I am trying see if there is a way to set/override _id attribute while writing a dataframe into elastic-search. Not sure if I have a column named "_id" can help. I would like to set the "_id" field so that duplicate rows are not inserted into elastic search.

Not sure if (ref: would do the trick?
But if I have 2 rows with the same id field, would one row overwrite the other?

@Muthu_Jayakumar That is indeed the correct setting for defining an ID on a document by document basis. Make sure to have a unique ID for each document or if the ID's are not unique to de-duplicate and collapse the data per id before ingesting into Elasticsearch. Since Spark and Hadoop tasks are not run in a deterministic order, only the data within a task is correctly ordered, and you may see non deterministic write results if those previous steps are not taken.

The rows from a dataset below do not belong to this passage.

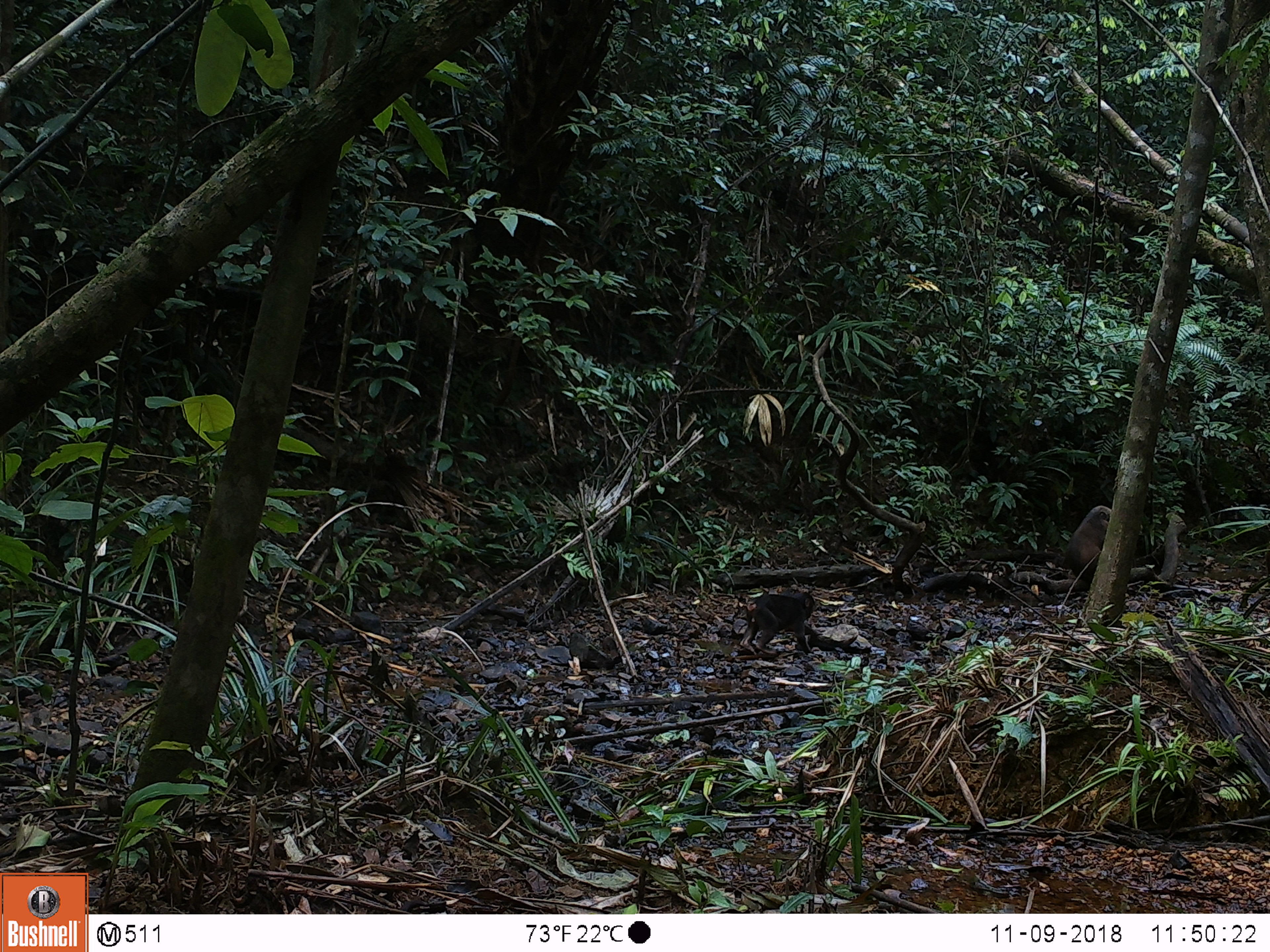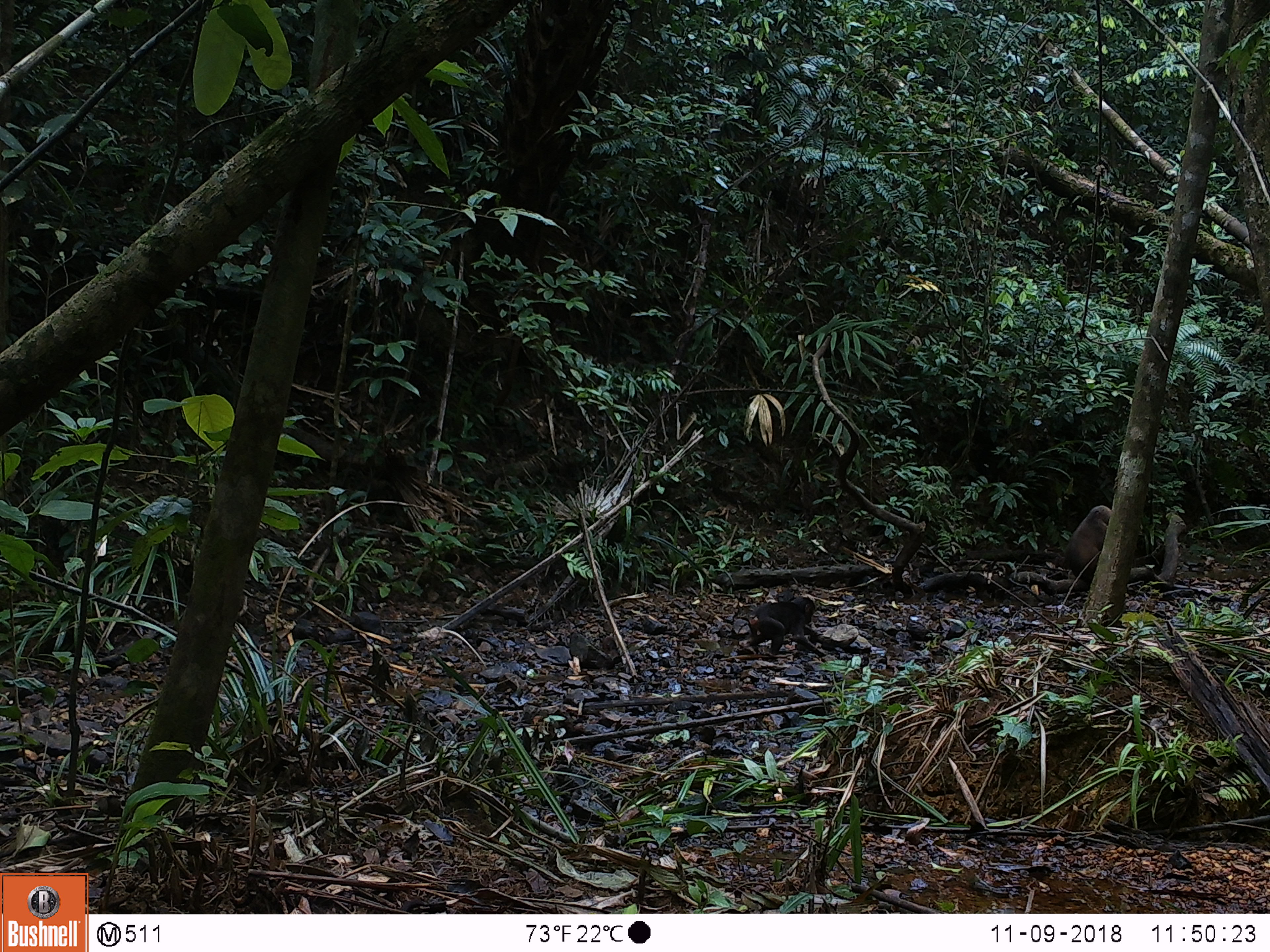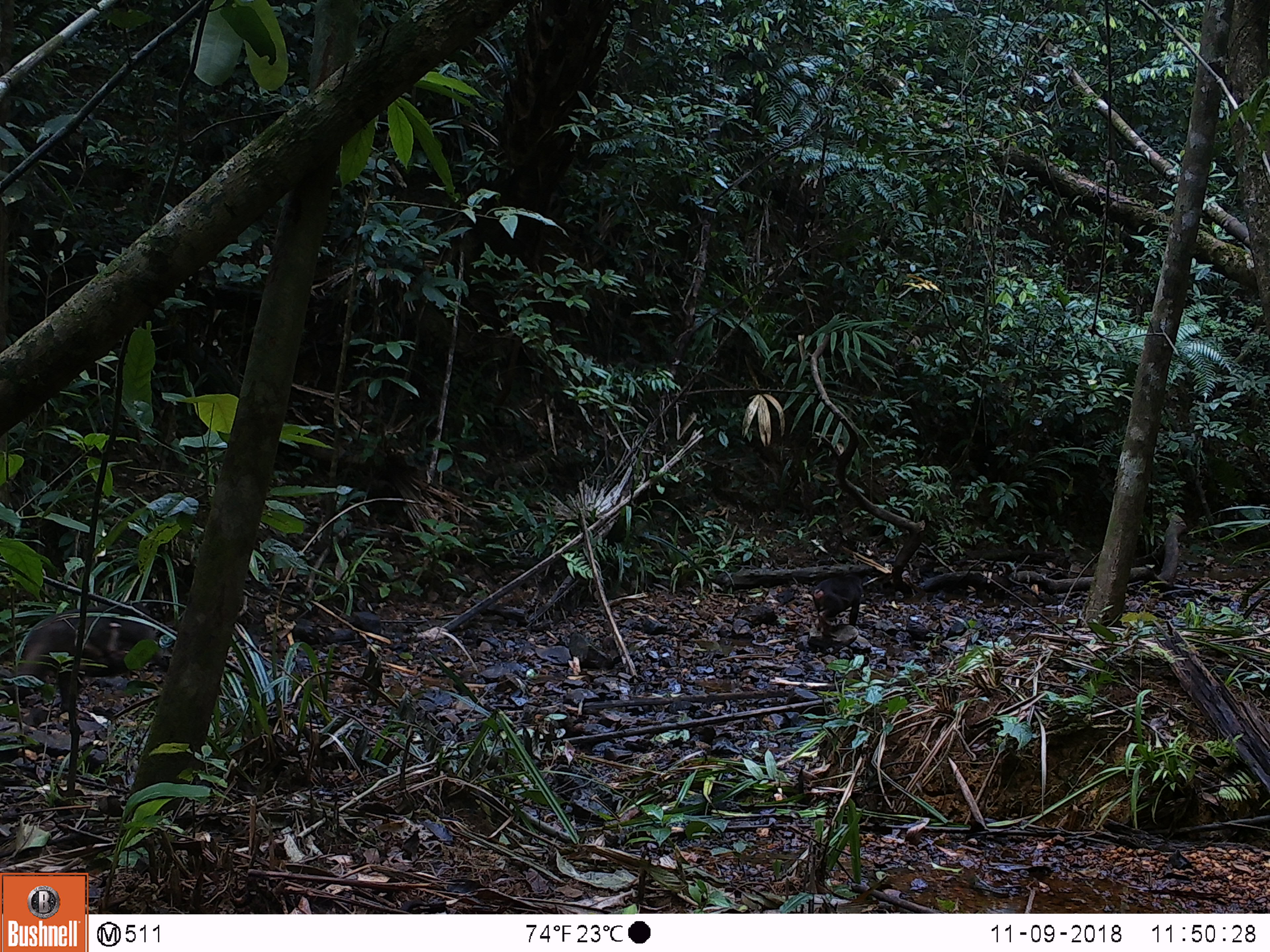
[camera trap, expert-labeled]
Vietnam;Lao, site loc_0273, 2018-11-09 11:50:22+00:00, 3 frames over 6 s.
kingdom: Animalia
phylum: Chordata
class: Mammalia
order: Primates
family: Cercopithecidae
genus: Macaca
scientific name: Macaca arctoides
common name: stump-tailed macaque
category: stump tailed macaque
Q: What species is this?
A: Stump tailed macaque (stump-tailed macaque) (Macaca arctoides).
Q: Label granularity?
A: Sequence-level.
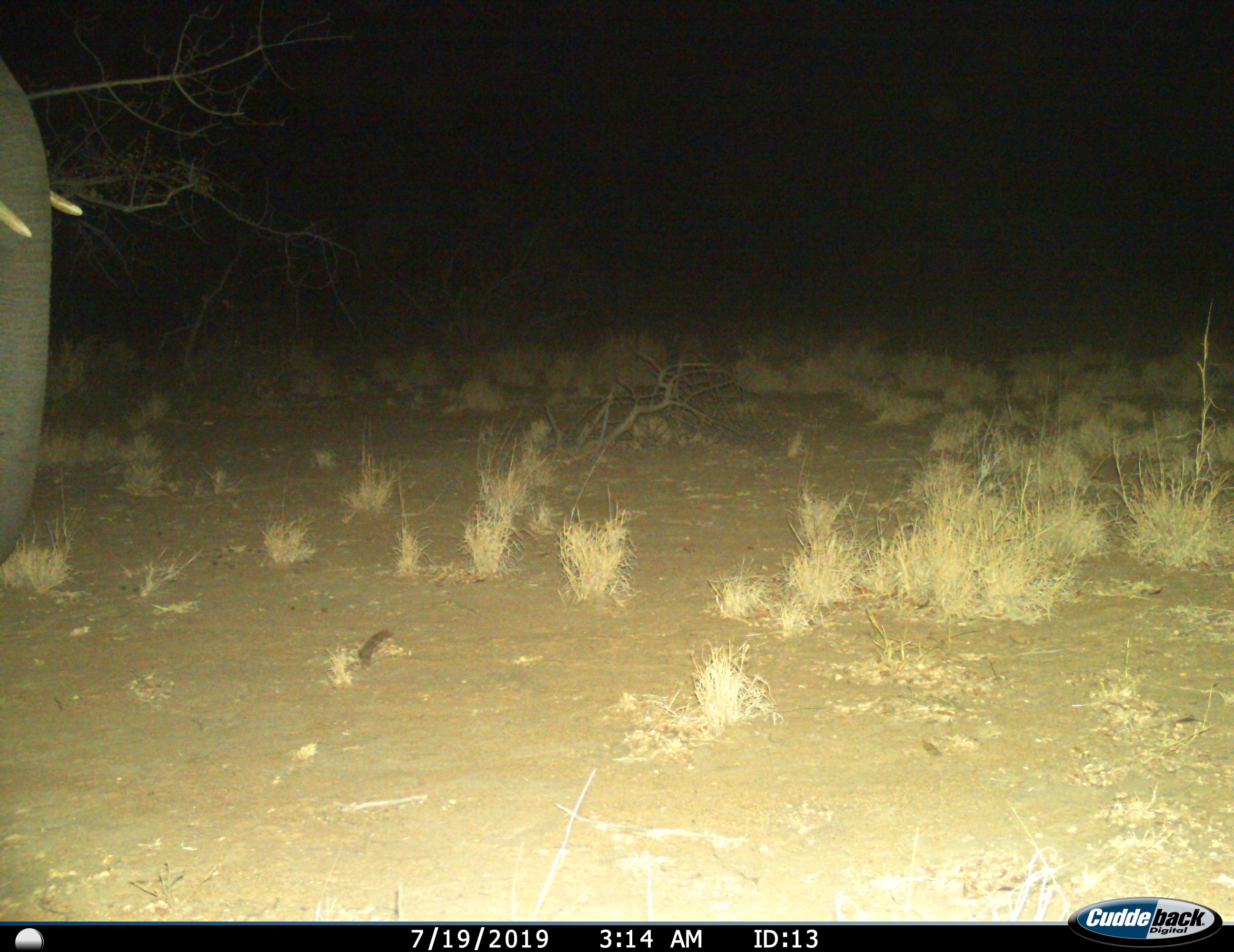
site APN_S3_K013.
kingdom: Animalia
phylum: Chordata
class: Mammalia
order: Proboscidea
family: Elephantidae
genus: Loxodonta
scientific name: Loxodonta africana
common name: african bush elephant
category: elephant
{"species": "elephant (african bush elephant) (Loxodonta africana)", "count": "1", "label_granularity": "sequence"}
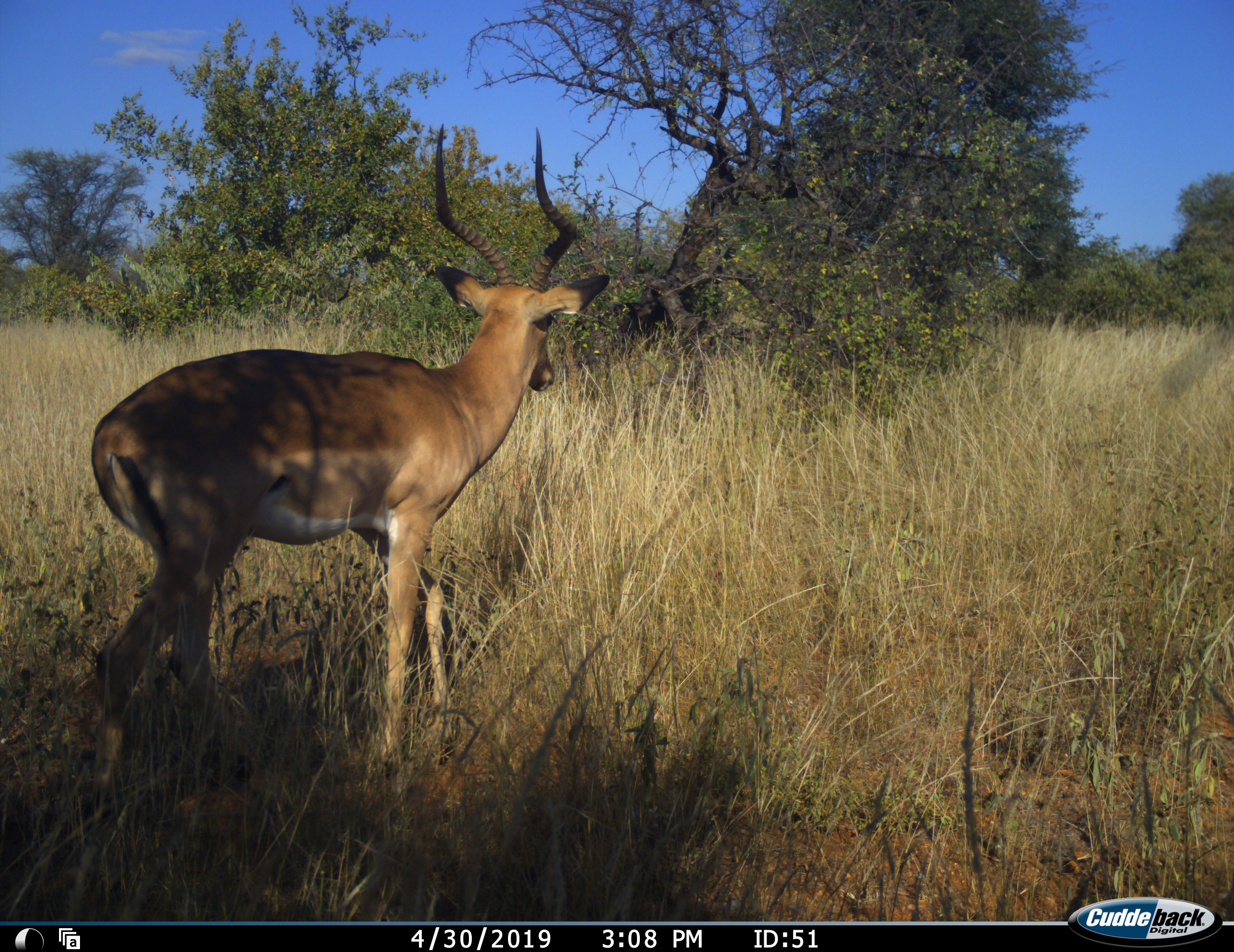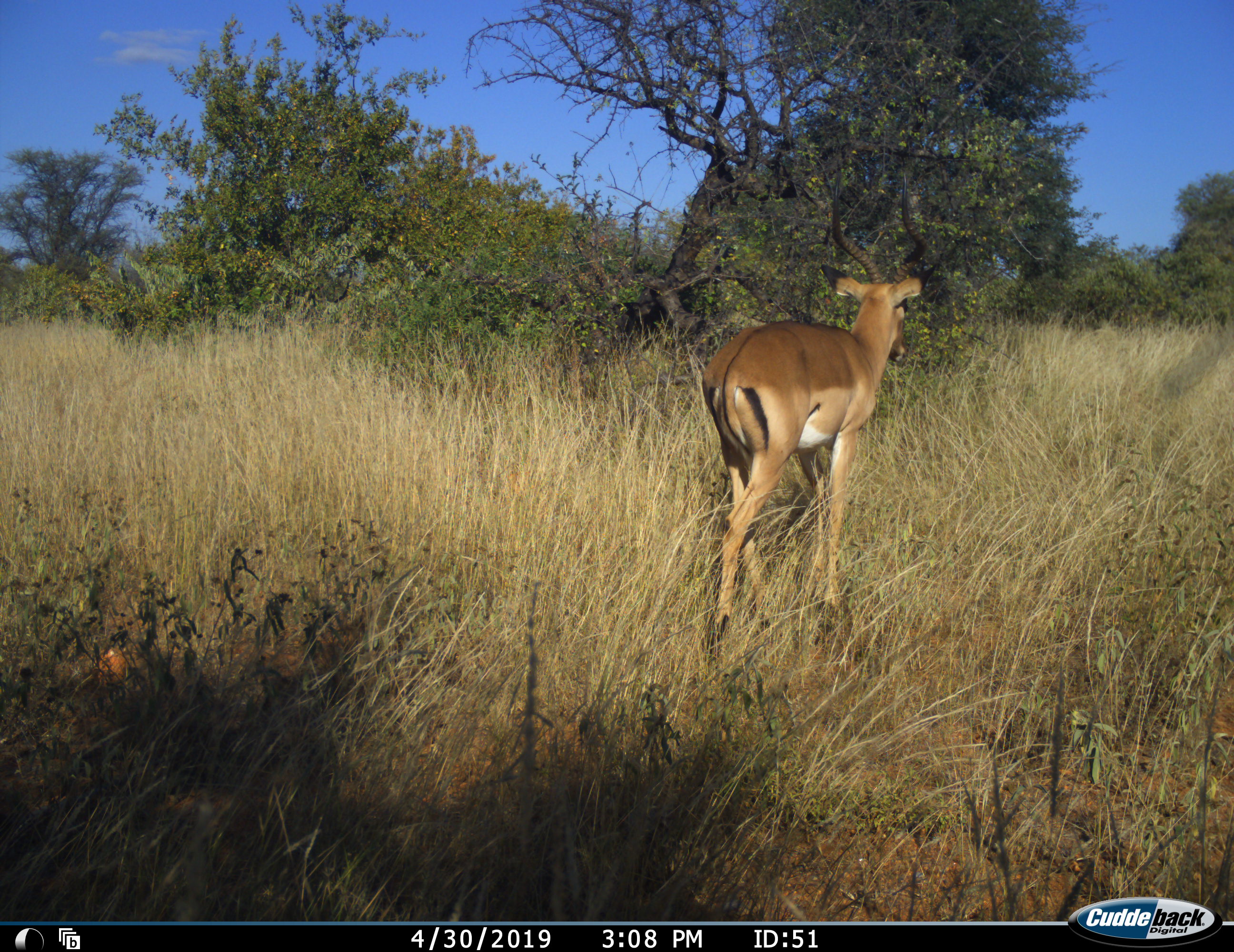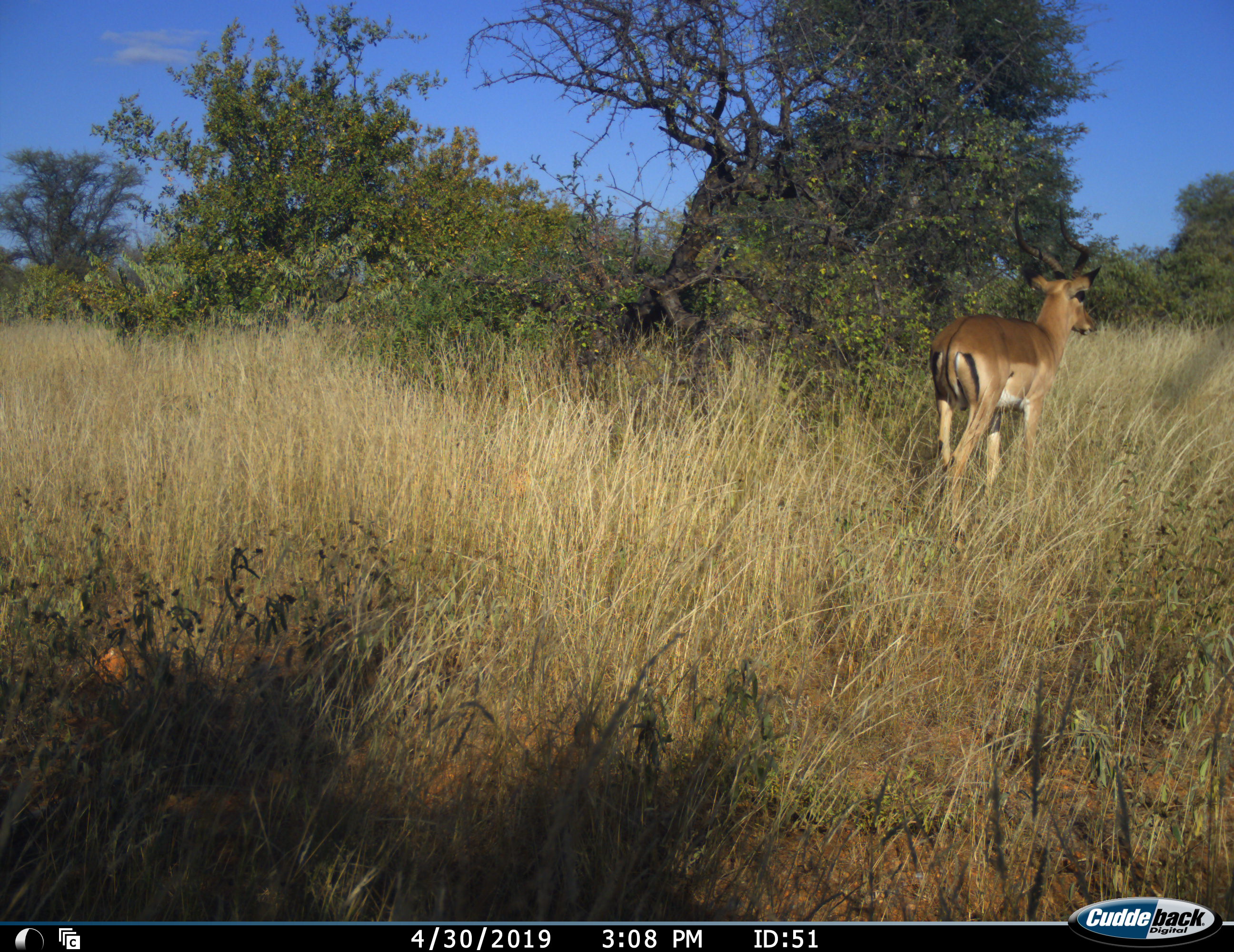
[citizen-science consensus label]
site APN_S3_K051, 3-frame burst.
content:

I have taken the route of coming up _id attribute because the same spark dataframe, when seen from elastic search has duplicate rows. But during all these time, when I see the dataframe from spark side of things, it seems about right. Again, this issue happens for the exact same datasource-dataframe in 1 out of 10 times. Other times the data in elastic search looks fine.
I am using Elastic Search 5.2.1and Apache Spark 2.1.0.

Generally it is advised to set an id field since task failures can cause duplicate data to be inserted when they are retried.